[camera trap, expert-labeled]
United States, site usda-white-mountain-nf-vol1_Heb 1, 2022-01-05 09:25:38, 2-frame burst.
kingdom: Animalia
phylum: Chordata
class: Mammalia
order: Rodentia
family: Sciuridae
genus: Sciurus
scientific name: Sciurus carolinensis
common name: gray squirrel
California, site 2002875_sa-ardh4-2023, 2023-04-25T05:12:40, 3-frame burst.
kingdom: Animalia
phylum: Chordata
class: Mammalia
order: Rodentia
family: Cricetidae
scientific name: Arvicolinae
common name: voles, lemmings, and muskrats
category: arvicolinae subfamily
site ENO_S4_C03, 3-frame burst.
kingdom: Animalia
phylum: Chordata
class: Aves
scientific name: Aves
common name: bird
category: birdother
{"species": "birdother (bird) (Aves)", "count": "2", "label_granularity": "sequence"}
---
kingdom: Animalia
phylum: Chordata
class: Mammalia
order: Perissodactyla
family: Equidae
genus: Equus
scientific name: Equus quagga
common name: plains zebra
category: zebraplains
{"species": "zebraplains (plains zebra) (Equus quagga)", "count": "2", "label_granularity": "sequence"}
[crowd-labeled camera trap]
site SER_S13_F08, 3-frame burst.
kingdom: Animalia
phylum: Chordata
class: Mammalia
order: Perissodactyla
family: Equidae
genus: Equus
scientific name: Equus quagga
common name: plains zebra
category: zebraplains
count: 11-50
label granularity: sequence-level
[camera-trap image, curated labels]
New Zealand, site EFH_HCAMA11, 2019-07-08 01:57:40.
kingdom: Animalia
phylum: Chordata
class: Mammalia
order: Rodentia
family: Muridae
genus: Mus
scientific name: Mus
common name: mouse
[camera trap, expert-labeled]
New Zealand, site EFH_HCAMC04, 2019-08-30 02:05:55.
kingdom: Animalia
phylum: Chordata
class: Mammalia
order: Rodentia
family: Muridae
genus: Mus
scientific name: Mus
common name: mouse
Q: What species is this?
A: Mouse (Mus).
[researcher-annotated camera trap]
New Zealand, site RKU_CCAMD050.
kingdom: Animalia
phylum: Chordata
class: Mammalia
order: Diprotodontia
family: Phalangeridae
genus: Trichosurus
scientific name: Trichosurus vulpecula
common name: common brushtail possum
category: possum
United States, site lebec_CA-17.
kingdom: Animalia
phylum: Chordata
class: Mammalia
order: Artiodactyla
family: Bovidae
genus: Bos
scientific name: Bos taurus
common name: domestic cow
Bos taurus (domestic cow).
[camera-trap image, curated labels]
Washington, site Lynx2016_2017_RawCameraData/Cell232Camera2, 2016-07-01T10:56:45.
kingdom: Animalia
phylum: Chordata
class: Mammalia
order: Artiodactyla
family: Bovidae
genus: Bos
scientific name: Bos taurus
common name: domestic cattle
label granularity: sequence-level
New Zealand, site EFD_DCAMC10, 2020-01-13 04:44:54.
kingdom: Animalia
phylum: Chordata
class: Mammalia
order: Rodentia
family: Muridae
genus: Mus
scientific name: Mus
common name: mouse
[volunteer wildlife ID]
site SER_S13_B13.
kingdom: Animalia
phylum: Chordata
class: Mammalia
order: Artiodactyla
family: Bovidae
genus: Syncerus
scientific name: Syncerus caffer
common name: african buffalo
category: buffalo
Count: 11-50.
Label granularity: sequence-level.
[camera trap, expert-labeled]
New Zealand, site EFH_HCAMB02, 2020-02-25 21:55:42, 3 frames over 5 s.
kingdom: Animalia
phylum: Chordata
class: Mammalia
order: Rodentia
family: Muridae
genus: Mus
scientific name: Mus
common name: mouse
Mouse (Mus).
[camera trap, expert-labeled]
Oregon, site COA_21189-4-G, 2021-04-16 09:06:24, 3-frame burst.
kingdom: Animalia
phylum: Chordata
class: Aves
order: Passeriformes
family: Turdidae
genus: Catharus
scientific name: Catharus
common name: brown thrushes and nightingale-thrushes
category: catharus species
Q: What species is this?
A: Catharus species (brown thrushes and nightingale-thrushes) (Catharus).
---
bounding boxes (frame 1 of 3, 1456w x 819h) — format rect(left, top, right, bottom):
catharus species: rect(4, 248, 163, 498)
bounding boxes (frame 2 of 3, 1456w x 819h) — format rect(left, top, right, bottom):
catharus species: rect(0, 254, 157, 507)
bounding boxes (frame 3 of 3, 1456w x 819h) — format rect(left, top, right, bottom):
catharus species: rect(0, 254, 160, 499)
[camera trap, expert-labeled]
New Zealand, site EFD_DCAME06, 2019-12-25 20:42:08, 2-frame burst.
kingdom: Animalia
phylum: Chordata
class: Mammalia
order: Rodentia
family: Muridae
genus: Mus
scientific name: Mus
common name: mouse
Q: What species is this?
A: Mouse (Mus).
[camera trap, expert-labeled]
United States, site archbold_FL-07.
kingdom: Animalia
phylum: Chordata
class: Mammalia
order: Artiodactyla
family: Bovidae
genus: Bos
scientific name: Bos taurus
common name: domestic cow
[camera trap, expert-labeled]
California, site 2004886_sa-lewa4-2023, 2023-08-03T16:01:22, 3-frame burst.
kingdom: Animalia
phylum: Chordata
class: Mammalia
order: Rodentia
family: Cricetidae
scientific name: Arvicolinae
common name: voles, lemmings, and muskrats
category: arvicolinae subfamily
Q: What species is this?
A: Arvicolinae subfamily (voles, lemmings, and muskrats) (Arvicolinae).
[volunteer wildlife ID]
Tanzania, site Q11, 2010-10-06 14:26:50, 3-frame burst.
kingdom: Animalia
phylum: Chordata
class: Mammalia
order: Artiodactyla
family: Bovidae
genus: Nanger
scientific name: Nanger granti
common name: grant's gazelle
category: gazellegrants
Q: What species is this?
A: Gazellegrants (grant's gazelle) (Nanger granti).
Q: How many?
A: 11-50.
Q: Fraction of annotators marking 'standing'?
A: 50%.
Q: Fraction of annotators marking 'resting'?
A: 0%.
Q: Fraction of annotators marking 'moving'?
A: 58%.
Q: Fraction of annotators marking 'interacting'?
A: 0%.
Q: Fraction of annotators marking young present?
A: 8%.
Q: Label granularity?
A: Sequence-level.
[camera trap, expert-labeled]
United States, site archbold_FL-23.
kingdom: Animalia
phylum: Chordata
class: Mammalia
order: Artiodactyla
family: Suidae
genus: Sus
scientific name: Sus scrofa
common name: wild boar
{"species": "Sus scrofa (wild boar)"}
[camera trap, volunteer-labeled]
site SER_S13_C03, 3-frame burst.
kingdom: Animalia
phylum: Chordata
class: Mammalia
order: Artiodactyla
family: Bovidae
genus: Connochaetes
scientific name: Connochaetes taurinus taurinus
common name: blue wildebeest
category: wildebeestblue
•••
— What to do —
Give all of the material again, exactly.

— Expected answer —
[camera trap, expert-labeled]
United States, site usda-white-mountain-nf-vol1_Heb 1, 2022-01-05 09:25:38, 2-frame burst.
kingdom: Animalia
phylum: Chordata
class: Mammalia
order: Rodentia
family: Sciuridae
genus: Sciurus
scientific name: Sciurus carolinensis
common name: gray squirrel
California, site 2002875_sa-ardh4-2023, 2023-04-25T05:12:40, 3-frame burst.
kingdom: Animalia
phylum: Chordata
class: Mammalia
order: Rodentia
family: Cricetidae
scientific name: Arvicolinae
common name: voles, lemmings, and muskrats
category: arvicolinae subfamily
site ENO_S4_C03, 3-frame burst.
kingdom: Animalia
phylum: Chordata
class: Aves
scientific name: Aves
common name: bird
category: birdother
{"species": "birdother (bird) (Aves)", "count": "2", "label_granularity": "sequence"}
---
kingdom: Animalia
phylum: Chordata
class: Mammalia
order: Perissodactyla
family: Equidae
genus: Equus
scientific name: Equus quagga
common name: plains zebra
category: zebraplains
{"species": "zebraplains (plains zebra) (Equus quagga)", "count": "2", "label_granularity": "sequence"}
[crowd-labeled camera trap]
site SER_S13_F08, 3-frame burst.
kingdom: Animalia
phylum: Chordata
class: Mammalia
order: Perissodactyla
family: Equidae
genus: Equus
scientific name: Equus quagga
common name: plains zebra
category: zebraplains
count: 11-50
label granularity: sequence-level
[camera-trap image, curated labels]
New Zealand, site EFH_HCAMA11, 2019-07-08 01:57:40.
kingdom: Animalia
phylum: Chordata
class: Mammalia
order: Rodentia
family: Muridae
genus: Mus
scientific name: Mus
common name: mouse
[camera trap, expert-labeled]
New Zealand, site EFH_HCAMC04, 2019-08-30 02:05:55.
kingdom: Animalia
phylum: Chordata
class: Mammalia
order: Rodentia
family: Muridae
genus: Mus
scientific name: Mus
common name: mouse
Q: What species is this?
A: Mouse (Mus).
[researcher-annotated camera trap]
New Zealand, site RKU_CCAMD050.
kingdom: Animalia
phylum: Chordata
class: Mammalia
order: Diprotodontia
family: Phalangeridae
genus: Trichosurus
scientific name: Trichosurus vulpecula
common name: common brushtail possum
category: possum
United States, site lebec_CA-17.
kingdom: Animalia
phylum: Chordata
class: Mammalia
order: Artiodactyla
family: Bovidae
genus: Bos
scientific name: Bos taurus
common name: domestic cow
Bos taurus (domestic cow).
[camera-trap image, curated labels]
Washington, site Lynx2016_2017_RawCameraData/Cell232Camera2, 2016-07-01T10:56:45.
kingdom: Animalia
phylum: Chordata
class: Mammalia
order: Artiodactyla
family: Bovidae
genus: Bos
scientific name: Bos taurus
common name: domestic cattle
label granularity: sequence-level
New Zealand, site EFD_DCAMC10, 2020-01-13 04:44:54.
kingdom: Animalia
phylum: Chordata
class: Mammalia
order: Rodentia
family: Muridae
genus: Mus
scientific name: Mus
common name: mouse
[volunteer wildlife ID]
site SER_S13_B13.
kingdom: Animalia
phylum: Chordata
class: Mammalia
order: Artiodactyla
family: Bovidae
genus: Syncerus
scientific name: Syncerus caffer
common name: african buffalo
category: buffalo
Count: 11-50.
Label granularity: sequence-level.
[camera trap, expert-labeled]
New Zealand, site EFH_HCAMB02, 2020-02-25 21:55:42, 3 frames over 5 s.
kingdom: Animalia
phylum: Chordata
class: Mammalia
order: Rodentia
family: Muridae
genus: Mus
scientific name: Mus
common name: mouse
Mouse (Mus).
[camera trap, expert-labeled]
Oregon, site COA_21189-4-G, 2021-04-16 09:06:24, 3-frame burst.
kingdom: Animalia
phylum: Chordata
class: Aves
order: Passeriformes
family: Turdidae
genus: Catharus
scientific name: Catharus
common name: brown thrushes and nightingale-thrushes
category: catharus species
Q: What species is this?
A: Catharus species (brown thrushes and nightingale-thrushes) (Catharus).
---
bounding boxes (frame 1 of 3, 1456w x 819h) — format rect(left, top, right, bottom):
catharus species: rect(4, 248, 163, 498)
bounding boxes (frame 2 of 3, 1456w x 819h) — format rect(left, top, right, bottom):
catharus species: rect(0, 254, 157, 507)
bounding boxes (frame 3 of 3, 1456w x 819h) — format rect(left, top, right, bottom):
catharus species: rect(0, 254, 160, 499)
[camera trap, expert-labeled]
New Zealand, site EFD_DCAME06, 2019-12-25 20:42:08, 2-frame burst.
kingdom: Animalia
phylum: Chordata
class: Mammalia
order: Rodentia
family: Muridae
genus: Mus
scientific name: Mus
common name: mouse
Q: What species is this?
A: Mouse (Mus).
[camera trap, expert-labeled]
United States, site archbold_FL-07.
kingdom: Animalia
phylum: Chordata
class: Mammalia
order: Artiodactyla
family: Bovidae
genus: Bos
scientific name: Bos taurus
common name: domestic cow
[camera trap, expert-labeled]
California, site 2004886_sa-lewa4-2023, 2023-08-03T16:01:22, 3-frame burst.
kingdom: Animalia
phylum: Chordata
class: Mammalia
order: Rodentia
family: Cricetidae
scientific name: Arvicolinae
common name: voles, lemmings, and muskrats
category: arvicolinae subfamily
Q: What species is this?
A: Arvicolinae subfamily (voles, lemmings, and muskrats) (Arvicolinae).
[volunteer wildlife ID]
Tanzania, site Q11, 2010-10-06 14:26:50, 3-frame burst.
kingdom: Animalia
phylum: Chordata
class: Mammalia
order: Artiodactyla
family: Bovidae
genus: Nanger
scientific name: Nanger granti
common name: grant's gazelle
category: gazellegrants
Q: What species is this?
A: Gazellegrants (grant's gazelle) (Nanger granti).
Q: How many?
A: 11-50.
Q: Fraction of annotators marking 'standing'?
A: 50%.
Q: Fraction of annotators marking 'resting'?
A: 0%.
Q: Fraction of annotators marking 'moving'?
A: 58%.
Q: Fraction of annotators marking 'interacting'?
A: 0%.
Q: Fraction of annotators marking young present?
A: 8%.
Q: Label granularity?
A: Sequence-level.
[camera trap, expert-labeled]
United States, site archbold_FL-23.
kingdom: Animalia
phylum: Chordata
class: Mammalia
order: Artiodactyla
family: Suidae
genus: Sus
scientific name: Sus scrofa
common name: wild boar
{"species": "Sus scrofa (wild boar)"}
[camera trap, volunteer-labeled]
site SER_S13_C03, 3-frame burst.
kingdom: Animalia
phylum: Chordata
class: Mammalia
order: Artiodactyla
family: Bovidae
genus: Connochaetes
scientific name: Connochaetes taurinus taurinus
common name: blue wildebeest
category: wildebeestblue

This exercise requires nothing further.